Quel troupeau ? serait-ce celui des catholiques fidèles à la tradition, avec séminaires, couvents, maisons d'exercices spirituels, écoles et prieurés ? Sur quels critères juger ? Les critères, tout simplement, que Notre Seigneur donne aux envoyés de saint Jean Baptiste, qui lui fait demander: « Es-tu celui qui doit venir, ou devons-nous en attendre un autre ? »; c'est par ses œuvres que le Christ prouve sa messianité: « Allez, dit-il, et rapportez à Jean ce que vous entendez et ce que vous voyez: les aveugles voient, les boiteux marchent, les lépreux sont purifiés, les sourds entendent, les morts ressuscitent, la bonne nouvelle est annoncée aux pauvres » (Mt 11,4-5).

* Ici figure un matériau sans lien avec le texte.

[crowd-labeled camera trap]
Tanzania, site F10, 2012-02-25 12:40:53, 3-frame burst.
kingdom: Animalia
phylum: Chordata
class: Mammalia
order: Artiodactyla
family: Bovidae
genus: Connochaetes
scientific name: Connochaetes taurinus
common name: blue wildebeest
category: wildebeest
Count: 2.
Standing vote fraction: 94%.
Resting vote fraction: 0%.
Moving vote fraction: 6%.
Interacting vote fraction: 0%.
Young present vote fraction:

Laissons parler les faits:
  • Est-ce que des écailles ne tombent pas des yeux de beaucoup, quand ils assistent de nouveau pour la première fois à la messe traditionnelle ? La lumière du Seigneur ne se fait-elle alors autour d'eux, tandis que les ténèbres couvrent la terre, et l'obscurité les peuples; les ténèbres de l'erreur et du mensonge, l'obscurité des idéologies séductrices?
  • Les fidèles ne reçoivent-ils pas dans nos chapelles une nouvelle force et un nouveau courage pour s'avancer dans le chemin de la vie chrétienne, après avoir été paralysés pendant des années par le libéralisme et le modernisme ? Combien, justement, ont été convertis par les exercices spirituels de saint Ignace et vivent désormais leur dignité baptismale d'enfants de Dieu et de temples du Saint-Esprit?
  • Des catholiques, qui ne s'étaient pas confessés depuis dix, vingt ans ou davantage, se jettent aux pieds du prêtre, sur eux coule le sang rédempteur du Christ et les voilà purifiés de la lèpre du péché et de l'esprit du siècle. Dans nos chapelles, Dieu merci, la confession est tenue en honneur, en particulier la confession fréquente des péchés même véniels, dont Pie XII dit qu'elle « augmente la vraie connaissance de soi, favorise l'humilité chrétienne, tend à déraciner les mauvaises habitudes, combat la négligence spirituelle et la tiédeur, purifie la conscience, fortifie la volonté, se prête à la direction spirituelle, et, par l'effet propre du sacrement, augmente la grâce » (Mystici Corporis). Rien de cela n'est opéré par les soi-disant cérémonies pénitentielles!
  • Le péché originel et personnel, les artifices séducteurs du diable et du monde à son service ont gravement endommagé l'oreille intérieure du chrétien; mais voilà ce qui réussit à l'ouvrir: le silence qui entoure l'autel du sacrifice, le repos des jours de récollection et la prédication de l'Evangile intégral. Les miraculés sont peu nombreux, mais il y en a de tous pays, continents, cultures et couches sociales, instruits et simples, jeunes et vieux, hommes et femmes.
  • L'Europe chrétienne de jadis est morte. Mais à partir de petites cellules, elle renaît à une vie nouvelle. Des enfants (comme la fille de Jaïre), des jeunes gens (tel l'adolescent de Naïm), des adultes (tel Lazare) s'éveillent de la mort et de l'éloignement de Dieu à une nouvelle vie, vie de foi et d'agir chrétien. Tandis que les novateurs transforment les églises en entrepôts, nous aménageons le mieux possible des entrepôts en chapelles. Tandis que la mort enlève couvents et séminaires, de nouvelles communautés se lèvent, fidèles à la tradition.
  • Les catholiques libéraux disent à la sagesse: « Tu es ma sœur! » Et ils se tiennent debout pour la sainte Communion, et ils disposent à leur gré des paroles de Jésus-Christ, en un mot, ils sont majeurs. Nous autres, au contraire, savons la nécessité de la grâce du Christ et notre radicale dépendance vis-à-vis de Dieu. Nous sommes pauvres en esprit et voulons le demeurer. C'est pourquoi tant d'entre vous entreprennent de longs trajets pour prendre part au saint sacrifice de la Messe catholique; et tant de familles éloignent de leur foyer la source empoisonnée de la télévision et installent à sa place le petit oratoire familial avec la prière en commun, spécialement le saint Rosaire, méditant les mystères de la vie, de la mort douloureuse et de la glorification du Christ, pour qu'ils portent du fruit dans leur vie.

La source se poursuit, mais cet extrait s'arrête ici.